▶ **TEKS YANG DISEDIAKAN**
------------------------------

4. Hukum Pidana Islam dan Penerapannya
Sebagai bagian akhir dari tulisan ini, penulis ingin meluruskan adanya berbagai kesalahpahaman terhadap pemberlakuan hukum pidana Islam (jinayat) - yang meliputi qishash, hudud, ta’zir, dan kaffarah. Memang patut disayangkan bahwa ternyata sebagian besar umat Islam ternyata masih mengidap phobia terhadap hukum pidana Islam, bahkan hukum Islam secara umum. Mereka yang mengidap phobia ini bisa dibedakan menjadi beberapa kelompok. Pertama, orang-orang non muslim yang memiliki antipati terhadap Islam sehingga selalu berusaha menghalangi tegaknya hukum Islam (terutama yang mempunyai dimensi sosial dan politik). Dalam usahanya, mereka tidak segan-segan mempelajari Islam dengan tekun untuk mencari titik-titik kelemahannya untuk kemudian menjadikannya sebagai senjata untuk menyerang Islam.
Dari sinilah kemudian muncul orientalisme (yang dalam perkembangannya lebih terfokus pada Islamo-orientalisme atau orientalisme Semitik) – meskipun dalam perkembangannya muncul pula studi-studi orientalisme dengan tujuan-tuuan yang lebih ilmiah dan obyektif. Golongan pertama ini senantiasa berusaha menyebarkan bias (syubhat) tentang hukum Islam ke tengah-tengah kaum muslimin, dengan dukungan media informasi dan komunikasi yang unggul. Kedua, orang-orang yang menolak penerapan hukum Islam karena akan merugikan kepentingan-kepentingan pribadinya. Golongan kedua ini bisa berasal dari muslim maupun non muslim. Ketiga, orang-orang yang menolak hukum Islam karena belum memahaminya secara benar. Agaknya, persentase golongan ketiga ini cukup besar dalam tubuh umat Islam, meskipun golongan ini juga terdapat pada sebagian non muslim. Yang patut dicamkan, ternyata kebelumpahaman golongan ini ternyata sangat diperburuk oleh gencarnya syubhat yang dilancarkan oleh golongan pertama (dan mungkin juga golongan kedua). Kali ini, penulis ingin memfokuskan diri pada golongan ketiga (terakhir).

------------------------------

▶ **CATATAN DATA**
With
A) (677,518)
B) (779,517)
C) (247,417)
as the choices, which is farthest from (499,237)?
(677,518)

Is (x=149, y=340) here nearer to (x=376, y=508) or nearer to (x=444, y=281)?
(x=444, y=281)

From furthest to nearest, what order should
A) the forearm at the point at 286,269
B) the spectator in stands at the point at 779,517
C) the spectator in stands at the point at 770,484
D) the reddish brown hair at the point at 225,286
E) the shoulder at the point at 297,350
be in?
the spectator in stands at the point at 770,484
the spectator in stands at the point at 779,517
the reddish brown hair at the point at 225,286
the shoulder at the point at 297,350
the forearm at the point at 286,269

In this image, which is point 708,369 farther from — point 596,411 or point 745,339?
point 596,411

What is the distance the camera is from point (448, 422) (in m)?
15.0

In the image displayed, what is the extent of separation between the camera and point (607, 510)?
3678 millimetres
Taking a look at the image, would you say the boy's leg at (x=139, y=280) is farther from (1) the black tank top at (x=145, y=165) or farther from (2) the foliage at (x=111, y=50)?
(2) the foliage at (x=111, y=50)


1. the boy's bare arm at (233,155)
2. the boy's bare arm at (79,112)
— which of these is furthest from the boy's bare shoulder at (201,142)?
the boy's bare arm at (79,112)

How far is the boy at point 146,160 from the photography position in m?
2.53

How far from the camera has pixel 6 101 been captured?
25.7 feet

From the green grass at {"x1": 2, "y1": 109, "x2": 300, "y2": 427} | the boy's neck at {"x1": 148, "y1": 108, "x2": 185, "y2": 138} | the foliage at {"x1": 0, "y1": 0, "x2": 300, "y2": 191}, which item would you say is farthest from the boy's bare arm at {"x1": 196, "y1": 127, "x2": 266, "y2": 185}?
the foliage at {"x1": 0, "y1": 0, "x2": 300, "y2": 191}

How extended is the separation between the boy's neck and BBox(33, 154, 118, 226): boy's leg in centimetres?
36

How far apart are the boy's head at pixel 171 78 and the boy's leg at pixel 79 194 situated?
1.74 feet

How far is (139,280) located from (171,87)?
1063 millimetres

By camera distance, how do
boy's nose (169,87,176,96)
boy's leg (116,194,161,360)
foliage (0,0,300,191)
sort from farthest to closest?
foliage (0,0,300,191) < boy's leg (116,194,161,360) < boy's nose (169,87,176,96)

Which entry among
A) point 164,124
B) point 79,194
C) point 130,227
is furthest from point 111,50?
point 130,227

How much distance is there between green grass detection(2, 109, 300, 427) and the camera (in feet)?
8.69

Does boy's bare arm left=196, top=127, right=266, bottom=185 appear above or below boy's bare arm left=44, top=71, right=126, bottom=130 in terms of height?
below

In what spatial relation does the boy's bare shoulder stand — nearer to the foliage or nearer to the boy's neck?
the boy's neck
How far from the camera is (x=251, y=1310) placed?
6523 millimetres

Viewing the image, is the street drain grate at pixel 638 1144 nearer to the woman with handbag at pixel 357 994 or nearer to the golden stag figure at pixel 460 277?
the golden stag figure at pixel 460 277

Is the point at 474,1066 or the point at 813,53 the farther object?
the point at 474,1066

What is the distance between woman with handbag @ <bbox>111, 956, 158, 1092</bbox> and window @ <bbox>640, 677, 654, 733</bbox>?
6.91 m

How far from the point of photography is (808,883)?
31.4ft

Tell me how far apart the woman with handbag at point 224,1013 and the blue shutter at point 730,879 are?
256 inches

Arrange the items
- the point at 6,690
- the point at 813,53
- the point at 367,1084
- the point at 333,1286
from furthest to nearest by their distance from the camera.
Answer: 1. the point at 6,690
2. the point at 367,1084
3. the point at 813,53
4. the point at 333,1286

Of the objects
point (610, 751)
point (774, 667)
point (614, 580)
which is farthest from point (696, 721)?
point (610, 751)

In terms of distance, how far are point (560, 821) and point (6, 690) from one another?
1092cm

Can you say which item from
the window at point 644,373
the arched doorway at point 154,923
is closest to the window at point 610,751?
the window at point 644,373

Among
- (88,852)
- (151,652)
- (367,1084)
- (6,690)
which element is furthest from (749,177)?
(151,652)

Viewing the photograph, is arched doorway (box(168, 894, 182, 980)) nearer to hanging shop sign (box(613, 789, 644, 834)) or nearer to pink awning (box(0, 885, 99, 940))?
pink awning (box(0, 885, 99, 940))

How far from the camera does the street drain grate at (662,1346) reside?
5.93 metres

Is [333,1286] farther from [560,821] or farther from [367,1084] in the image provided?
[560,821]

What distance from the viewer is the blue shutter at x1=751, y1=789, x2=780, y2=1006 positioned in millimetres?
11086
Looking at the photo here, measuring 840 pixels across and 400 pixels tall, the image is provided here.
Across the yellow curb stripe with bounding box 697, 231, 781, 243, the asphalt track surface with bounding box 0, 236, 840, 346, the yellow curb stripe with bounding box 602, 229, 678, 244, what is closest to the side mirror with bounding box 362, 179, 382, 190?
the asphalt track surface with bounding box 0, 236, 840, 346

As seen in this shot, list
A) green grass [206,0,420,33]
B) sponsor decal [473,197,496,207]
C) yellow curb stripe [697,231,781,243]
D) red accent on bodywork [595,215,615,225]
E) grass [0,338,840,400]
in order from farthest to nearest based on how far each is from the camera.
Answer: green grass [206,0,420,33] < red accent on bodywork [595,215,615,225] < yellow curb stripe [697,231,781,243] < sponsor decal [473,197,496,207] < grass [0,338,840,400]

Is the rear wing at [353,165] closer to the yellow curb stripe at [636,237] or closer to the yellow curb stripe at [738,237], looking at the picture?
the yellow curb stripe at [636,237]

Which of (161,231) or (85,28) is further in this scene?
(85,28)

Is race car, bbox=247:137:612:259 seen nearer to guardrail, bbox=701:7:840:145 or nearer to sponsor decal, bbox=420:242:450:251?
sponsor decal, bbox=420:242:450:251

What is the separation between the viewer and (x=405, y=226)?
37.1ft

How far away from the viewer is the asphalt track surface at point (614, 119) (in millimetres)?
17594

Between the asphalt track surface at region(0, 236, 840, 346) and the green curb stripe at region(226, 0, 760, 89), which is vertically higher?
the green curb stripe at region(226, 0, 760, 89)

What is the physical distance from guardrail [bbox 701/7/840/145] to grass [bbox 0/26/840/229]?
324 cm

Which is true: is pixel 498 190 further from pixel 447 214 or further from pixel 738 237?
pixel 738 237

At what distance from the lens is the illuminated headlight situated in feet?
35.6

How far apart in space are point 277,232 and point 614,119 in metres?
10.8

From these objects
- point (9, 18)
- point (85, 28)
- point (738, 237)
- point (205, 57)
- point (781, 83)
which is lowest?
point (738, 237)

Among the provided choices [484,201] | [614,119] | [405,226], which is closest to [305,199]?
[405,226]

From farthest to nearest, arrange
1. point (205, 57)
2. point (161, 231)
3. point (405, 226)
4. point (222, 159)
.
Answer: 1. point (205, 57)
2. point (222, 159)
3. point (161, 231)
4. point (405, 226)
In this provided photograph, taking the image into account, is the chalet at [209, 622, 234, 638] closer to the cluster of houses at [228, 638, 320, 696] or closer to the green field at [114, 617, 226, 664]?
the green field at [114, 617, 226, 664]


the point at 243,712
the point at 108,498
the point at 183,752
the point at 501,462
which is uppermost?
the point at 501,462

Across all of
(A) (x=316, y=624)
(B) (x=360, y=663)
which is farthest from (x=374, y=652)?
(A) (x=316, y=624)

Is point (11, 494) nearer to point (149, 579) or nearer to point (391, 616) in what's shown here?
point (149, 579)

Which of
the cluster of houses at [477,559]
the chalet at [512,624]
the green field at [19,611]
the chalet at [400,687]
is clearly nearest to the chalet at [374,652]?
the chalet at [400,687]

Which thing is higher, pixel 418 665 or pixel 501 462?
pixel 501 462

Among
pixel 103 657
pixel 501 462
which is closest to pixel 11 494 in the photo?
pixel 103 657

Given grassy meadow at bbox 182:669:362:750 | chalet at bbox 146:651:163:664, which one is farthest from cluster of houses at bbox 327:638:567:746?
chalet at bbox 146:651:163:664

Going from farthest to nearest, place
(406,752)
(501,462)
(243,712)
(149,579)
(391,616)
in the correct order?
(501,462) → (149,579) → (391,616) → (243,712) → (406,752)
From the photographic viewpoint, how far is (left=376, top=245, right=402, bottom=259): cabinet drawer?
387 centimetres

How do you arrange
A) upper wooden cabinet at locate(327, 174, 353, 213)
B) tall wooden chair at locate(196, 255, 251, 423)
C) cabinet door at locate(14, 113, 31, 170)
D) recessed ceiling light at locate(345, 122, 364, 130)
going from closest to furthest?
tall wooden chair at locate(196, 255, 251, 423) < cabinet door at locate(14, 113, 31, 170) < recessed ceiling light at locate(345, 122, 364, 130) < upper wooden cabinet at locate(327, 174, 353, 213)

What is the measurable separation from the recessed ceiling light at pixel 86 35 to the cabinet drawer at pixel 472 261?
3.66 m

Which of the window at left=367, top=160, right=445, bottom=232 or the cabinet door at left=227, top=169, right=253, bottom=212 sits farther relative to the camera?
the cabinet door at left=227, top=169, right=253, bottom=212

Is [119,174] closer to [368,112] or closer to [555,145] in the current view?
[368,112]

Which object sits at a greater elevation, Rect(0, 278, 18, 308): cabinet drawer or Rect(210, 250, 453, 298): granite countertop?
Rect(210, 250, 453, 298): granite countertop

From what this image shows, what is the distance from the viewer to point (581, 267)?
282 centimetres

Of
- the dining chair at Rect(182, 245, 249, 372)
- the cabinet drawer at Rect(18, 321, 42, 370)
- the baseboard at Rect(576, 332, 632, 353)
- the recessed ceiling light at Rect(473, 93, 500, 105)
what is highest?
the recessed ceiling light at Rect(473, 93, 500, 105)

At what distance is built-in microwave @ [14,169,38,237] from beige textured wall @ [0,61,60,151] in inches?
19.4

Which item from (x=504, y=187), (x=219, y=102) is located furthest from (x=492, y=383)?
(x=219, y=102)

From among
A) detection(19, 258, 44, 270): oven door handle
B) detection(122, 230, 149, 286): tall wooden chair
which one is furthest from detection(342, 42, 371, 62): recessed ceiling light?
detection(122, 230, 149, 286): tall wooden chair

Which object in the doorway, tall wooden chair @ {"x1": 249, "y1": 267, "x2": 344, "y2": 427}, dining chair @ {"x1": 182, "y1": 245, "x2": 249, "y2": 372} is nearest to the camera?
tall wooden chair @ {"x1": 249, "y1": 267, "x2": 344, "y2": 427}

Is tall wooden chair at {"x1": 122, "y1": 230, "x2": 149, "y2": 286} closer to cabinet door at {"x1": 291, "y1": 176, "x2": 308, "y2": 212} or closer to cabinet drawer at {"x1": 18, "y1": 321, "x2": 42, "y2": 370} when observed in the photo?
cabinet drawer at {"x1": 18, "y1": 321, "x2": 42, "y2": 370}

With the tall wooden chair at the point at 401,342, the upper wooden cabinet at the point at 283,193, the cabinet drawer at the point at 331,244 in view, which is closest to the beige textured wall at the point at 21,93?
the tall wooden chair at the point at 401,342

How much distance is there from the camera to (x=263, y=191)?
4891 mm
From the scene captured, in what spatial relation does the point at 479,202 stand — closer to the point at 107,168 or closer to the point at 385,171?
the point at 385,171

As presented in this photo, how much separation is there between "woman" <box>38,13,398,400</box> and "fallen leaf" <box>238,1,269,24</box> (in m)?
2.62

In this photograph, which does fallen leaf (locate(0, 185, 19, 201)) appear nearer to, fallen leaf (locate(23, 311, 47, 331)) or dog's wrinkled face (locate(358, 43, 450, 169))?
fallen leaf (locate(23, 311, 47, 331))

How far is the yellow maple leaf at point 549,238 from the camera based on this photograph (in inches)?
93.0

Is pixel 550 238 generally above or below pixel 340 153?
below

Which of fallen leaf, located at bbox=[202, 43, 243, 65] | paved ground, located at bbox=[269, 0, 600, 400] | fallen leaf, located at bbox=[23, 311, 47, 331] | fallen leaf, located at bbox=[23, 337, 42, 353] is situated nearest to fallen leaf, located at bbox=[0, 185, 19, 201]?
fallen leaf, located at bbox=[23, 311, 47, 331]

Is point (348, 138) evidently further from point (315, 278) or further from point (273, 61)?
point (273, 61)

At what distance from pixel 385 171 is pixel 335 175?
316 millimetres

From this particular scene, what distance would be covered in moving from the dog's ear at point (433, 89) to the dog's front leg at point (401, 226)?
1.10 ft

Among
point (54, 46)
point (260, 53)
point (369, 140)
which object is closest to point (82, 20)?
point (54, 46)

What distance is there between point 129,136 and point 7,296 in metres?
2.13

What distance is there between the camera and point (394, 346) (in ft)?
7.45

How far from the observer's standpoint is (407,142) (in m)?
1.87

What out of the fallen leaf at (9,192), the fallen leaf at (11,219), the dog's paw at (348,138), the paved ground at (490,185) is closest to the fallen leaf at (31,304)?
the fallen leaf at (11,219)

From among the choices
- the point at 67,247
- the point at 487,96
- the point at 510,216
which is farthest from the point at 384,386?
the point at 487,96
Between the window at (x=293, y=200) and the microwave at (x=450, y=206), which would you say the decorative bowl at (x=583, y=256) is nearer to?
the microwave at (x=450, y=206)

------------------------------

▶ **SELESAIKAN BERIKUT INI**
1. Menurut teks tentang hukum pidana Islam, apa saja yang tercakup dalam hukum pidana Islam (jinayat)?
2. Tuliskan ulang bagian teks tentang hukum pidana Islam mulai dari "4. Hukum Pidana" sampai dengan "untuk menyerang Islam.".
3. Teruskan teks tentang hukum pidana Islam mulai setelah kalimat terakhirnya.
Catatan data di atas tidak diperlukan.

▶ **JAWABAN TERTULIS**
1. Qishash, hudud, ta’zir, dan kaffarah.

2.
4. Hukum Pidana Islam dan Penerapannya
Sebagai bagian akhir dari tulisan ini, penulis ingin meluruskan adanya berbagai kesalahpahaman terhadap pemberlakuan hukum pidana Islam (jinayat) - yang meliputi qishash, hudud, ta’zir, dan kaffarah. Memang patut disayangkan bahwa ternyata sebagian besar umat Islam ternyata masih mengidap phobia terhadap hukum pidana Islam, bahkan hukum Islam secara umum. Mereka yang mengidap phobia ini bisa dibedakan menjadi beberapa kelompok. Pertama, orang-orang non muslim yang memiliki antipati terhadap Islam sehingga selalu berusaha menghalangi tegaknya hukum Islam (terutama yang mempunyai dimensi sosial dan politik). Dalam usahanya, mereka tidak segan-segan mempelajari Islam dengan tekun untuk mencari titik-titik kelemahannya untuk kemudian menjadikannya sebagai senjata untuk menyerang Islam.

3.
Tugas besar para juru dakwah (terutama para fuqaha’ par excellence) adalah menanamkan pemahaman yang benar tentang hukum Islam kepada golongan terakhir ini, yang sebagian besar adalah umat Islam sendiri. Dalam masalah penerapan hukum pidana Islam misalnya, kebanyakan orang mengira bahwa hukum pidana Islam amatlah kejam dan tidak berperikemanusiaan. Mereka mengira bahwa hukuman berat akan dengan mudah dijatuhkan. Mereka hanya tahu bahwa setiap pembunuh akan dibunuh pula. Padahal pembunuhan sendiri mempunyai beberapa kategori, yaitu ‘amd (sengaja) dan khatha’(tidak sengaja) – Imam Syafi’i menambahkan satu kategori lagi yang merupakan pertengahan diantara keduanya, yang disebut syibh ‘amd (mirip sengaja). Masing-masing kategori memiliki bentuk hukumannya sendiri-sendiri, yang tidak hanya berupa balas bunuh (qawad). Pendapat yang populer bahkan mengatakan bahwa untuk kategori ‘amd dan syibh ‘amd, hukuman bisa saja hanya berupa denda (diyat) apabila ahli waris korban menghendakinya. Khusus untuk kategori khatha’, hukumannya hanyalah berupa denda. Lagipula, bukankah pantas dan adil bahwa seorang pembunuh harus dibunuh pula?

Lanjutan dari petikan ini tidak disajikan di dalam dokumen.